FFI Adventures in Rust

A quick PSA to aspiring low-level Rust writers: the C ABI is dark and full of terrors. Today a friend and I made two uninformed assumptions about Rust's representation of types, and a world of sorrow followed. Thankfully, our errors were pretty minor and easy to deal with.

Lesson 1: Learn Your Rust representations

Rust has two neat little types for dealing with arrays: [A] and &[A]. The former represents the actual data: if I have an instance of [A] then I have some unknown number of instances of A in a row (if I knew how many I had at compile time,then I would just have an instance of [A; n] for some known number n). The latter represents a view of the data: if I have an &[A], then I have a pointer that points to some As in a row, along with a number which tells me how many As there are (again, if I knew how many there were at compile time, I would just have &[A; n] for some n).

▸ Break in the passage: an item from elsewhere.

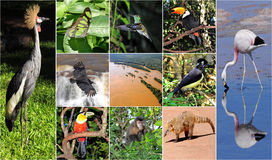 En collage som göras från Iguazu nationalparkbilder. Arkivfoton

Now, if you're silly like me, when you see &[A] you think 'that must be a pointer to a thing! Clearly I can return it from a Rust function, and just treat it like a pointer-returning C function!'. In particular, maybe you think that if you type this in Rust:

extern "C" fn foo(x: Bar) -> &'static [Baz]
{
    //things
}

Then you can type this in C:

extern slice_t *foo(bar_t x);

Haha no.

Maybe you can see where I'm going with this: if an &[A] has a pointer and a size, then we're actually returning a struct, something like

#[repr(C)]
struct Slice<A> {
    data: *mut A,
    size: usize,
}

So clearly our C signature is terribly wrong: we're going to return a struct, then interpret it as a pointer!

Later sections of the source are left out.